Published:	6 July 2005

Abstract

Introduction

Se-methylselenocysteine (MSC), a naturally occurring selenium compound, is a promising chemopreventive agent against in vivo and in vitro models of carcinogen-induced mouse and rat mammary tumorigenesis. We have demonstrated previously that MSC induces apoptosis after a cell growth arrest in S phase in a mouse mammary epithelial tumor cell model (TM6 cells) in vitro. The present study was designed to examine the involvement of the phosphatidylinositol 3-kinase (PI3-K) pathway in TM6 tumor model in vitro after treatment with MSC.

Methods

Synchronized TM6 cells treated with MSC and collected at different time points were examined for PI3-K activity and Akt phosphorylation along with phosphorylations of Raf, MAP kinase/ERK kinase (MEK), extracellular signal-related kinase (ERK) and p38 mitogen-activated protein kinase (MAPK). The growth inhibition was determined with a [³H]thymidine incorporation assay.

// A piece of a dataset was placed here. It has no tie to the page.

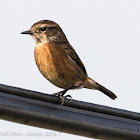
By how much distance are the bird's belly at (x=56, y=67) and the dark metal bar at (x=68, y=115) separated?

Immunoblotting and a kinase assay were used to examine the molecules of the survival pathway.

Results

PI3-K activity was inhibited by MSC followed by dephosphorylation of Akt. The phosphorylation of p38 MAPK was also downregulated after these cells were treated with MSC. In parallel experiments MSC inhibited the Raf–MEK–ERK signaling pathway.

Conclusion

These studies suggest that MSC blocks multiple signaling pathways in mouse mammary tumor cells. MSC inhibits cell growth by inhibiting the activity of PI3-K and its downstream effector molecules in mouse mammary tumor cells in vitro.